On continue à chanter dans les couloirs avant de rentrer chez Flora et on offre un pathétique tableau à Ramiro qui n'est pas seul. Il est avec un camarade de classe, un américain installé depuis quelques années en Argentine. Les jeunes hommes me disent qu'ils kiffent la musique qui est sur mon MP3, et c'est pas souvent que ça arrive. Je pense que le fait qu'ils ne connaissent pas Joe Dassin et mes autres chanteurs de variété française a joué en ma faveur. Je fais une petite démo de mes grandes capacités linguistique en anglais, et je vais me coucher parce que quand même le vin me fait mal au crâne.

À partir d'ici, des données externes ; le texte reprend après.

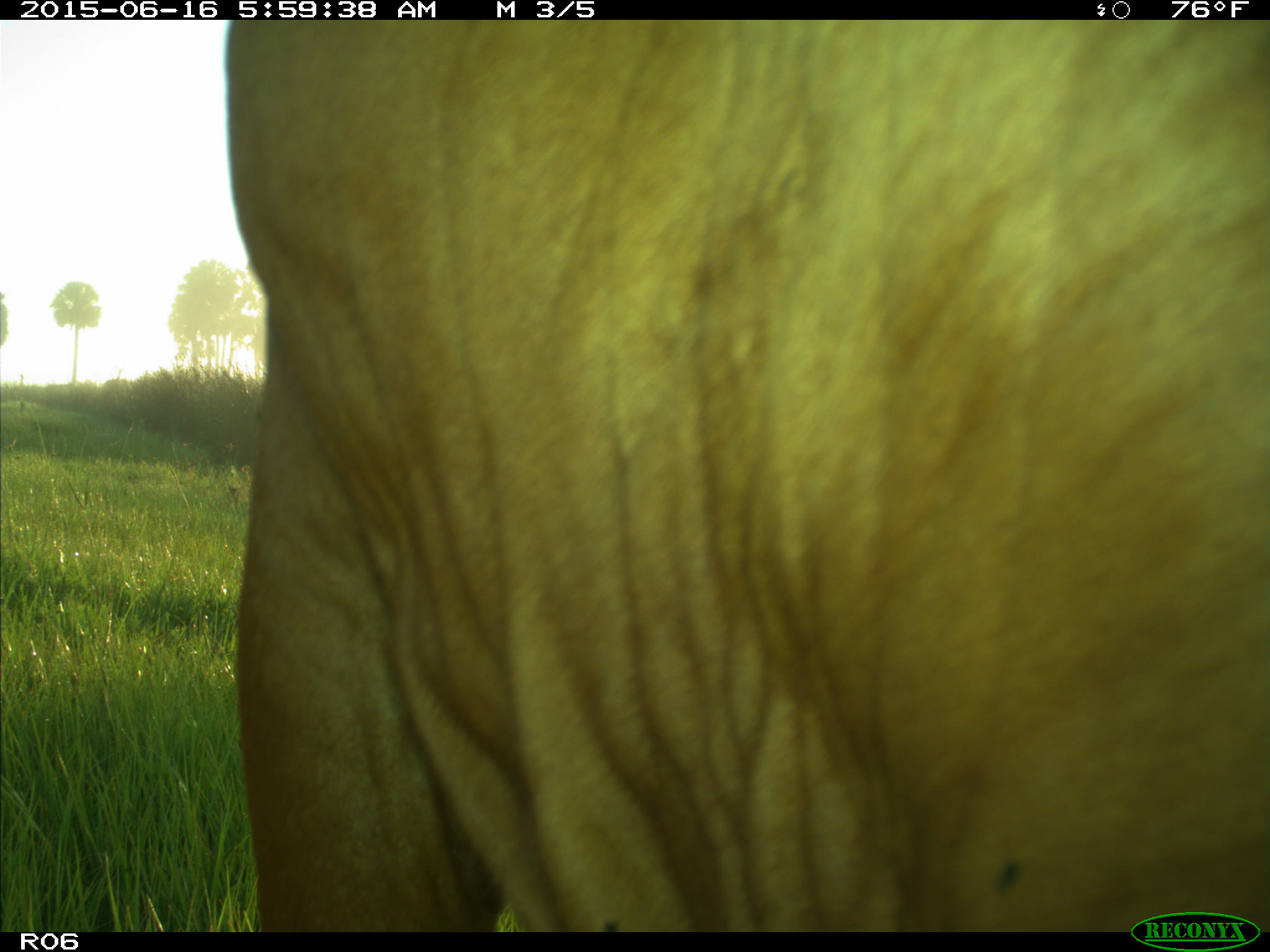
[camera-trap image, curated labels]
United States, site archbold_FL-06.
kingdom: Animalia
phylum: Chordata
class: Mammalia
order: Artiodactyla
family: Bovidae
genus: Bos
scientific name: Bos taurus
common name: domestic cow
Bos taurus (domestic cow).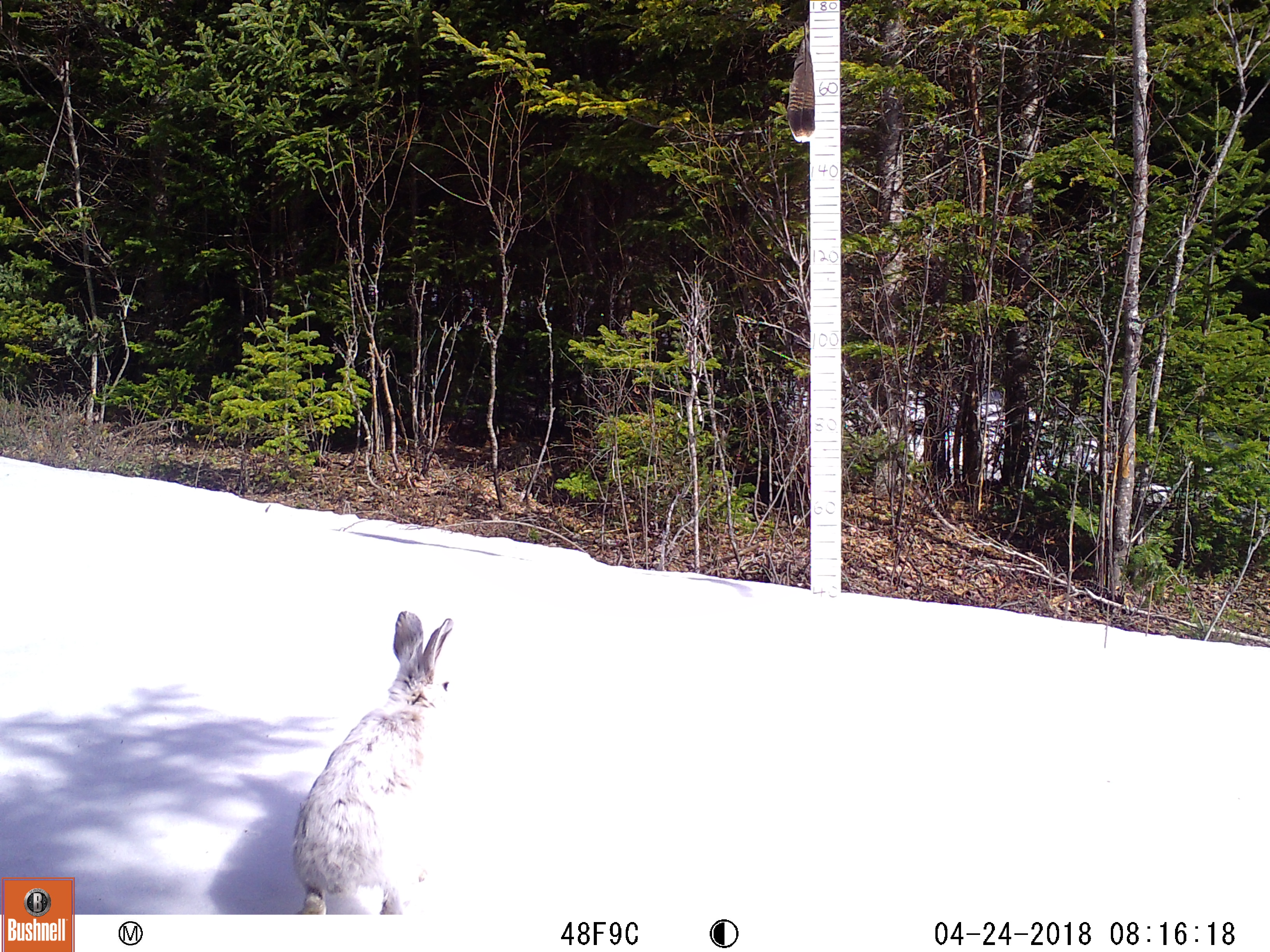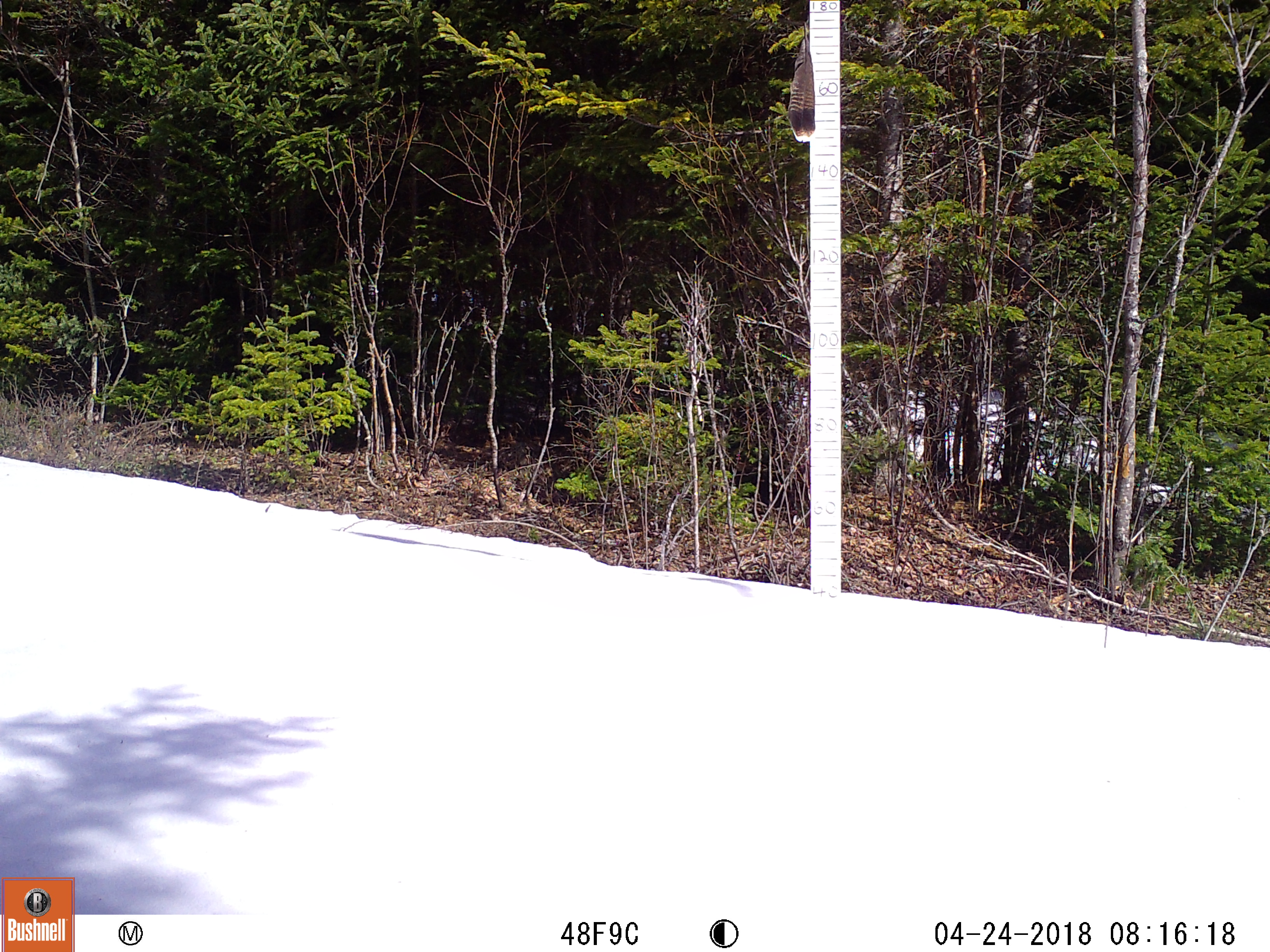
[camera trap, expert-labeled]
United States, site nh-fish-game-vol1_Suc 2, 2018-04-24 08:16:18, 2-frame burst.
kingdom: Animalia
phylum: Chordata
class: Mammalia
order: Lagomorpha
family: Leporidae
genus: Lepus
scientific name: Lepus americanus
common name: snowshoe hare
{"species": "snowshoe hare (Lepus americanus)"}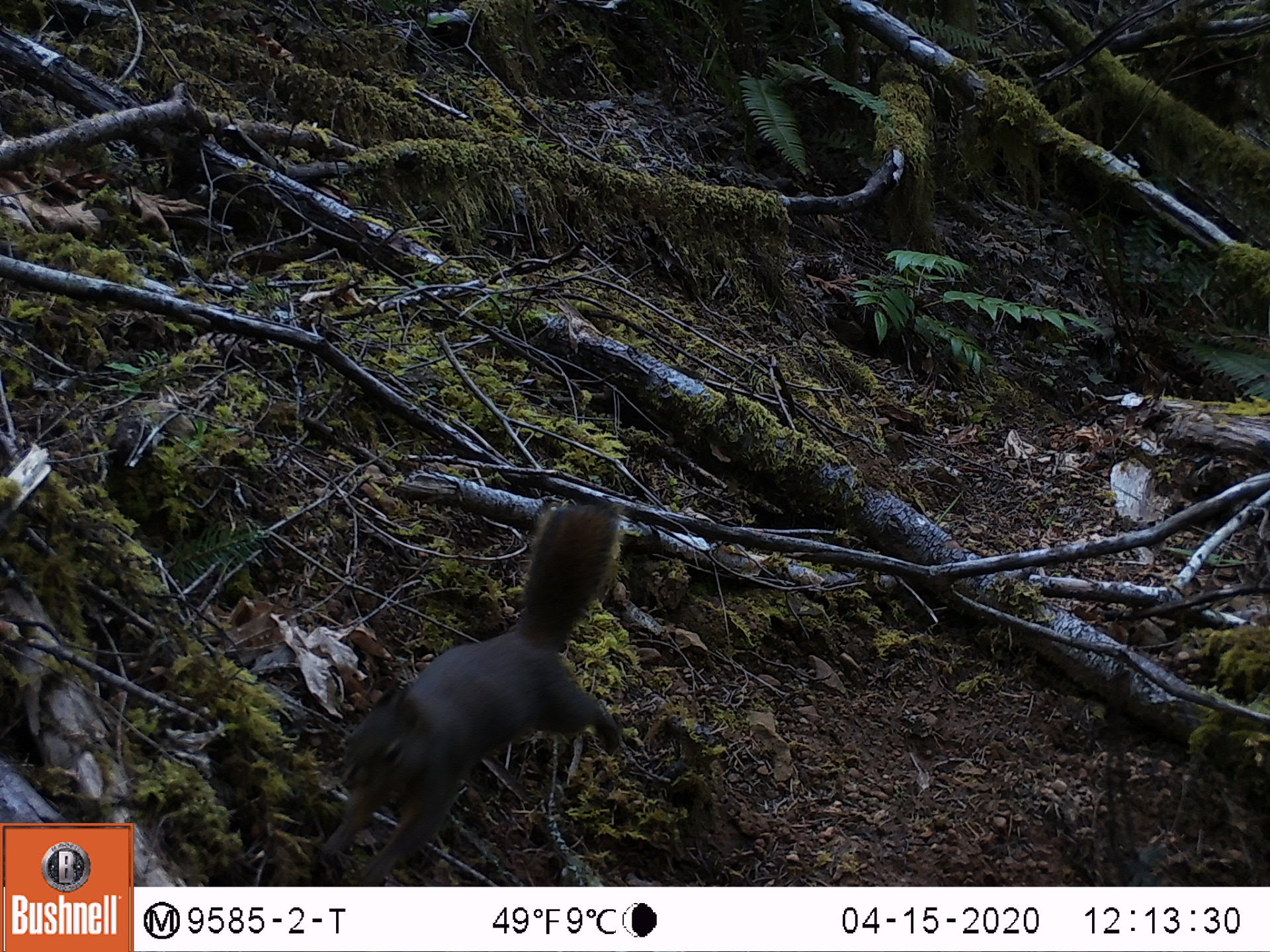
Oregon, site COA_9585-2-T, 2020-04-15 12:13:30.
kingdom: Animalia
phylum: Chordata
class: Mammalia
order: Rodentia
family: Sciuridae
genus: Tamiasciurus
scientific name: Tamiasciurus douglasii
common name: douglas squirrel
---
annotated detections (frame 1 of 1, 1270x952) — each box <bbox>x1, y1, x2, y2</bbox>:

Il est environs 7-8 heures du matin quand dans la chambre rentre l'américain. Il se couche par terre, parce que nous n'avons pas trop de matelas et que sur le hamac, dehors, il fait bien trop froid. Comme son arrivée m'a réveillé, ce dernier commence à me taper la discussion. Il me raconte sa passion pour la psychanalyse, son amour pour Woody Allen, et me fait une démonstration sa capacité à blablater de la même manière que le réalisateur en question. En liant problème psychologique un n'importe quel problème humain que nous résoudrons la plus part du temps par un simple « on s'en fou », le jeune homme me fait rire, et un moment me sort de but en blanc :

Lui : Do you feel the sexual tension there is in the room ?

Moi : Heu... (grand moment de doute de compréhension) What ?!... No...

Mais maintenant qu'il en parle, c'est sur qu'il y a une tension.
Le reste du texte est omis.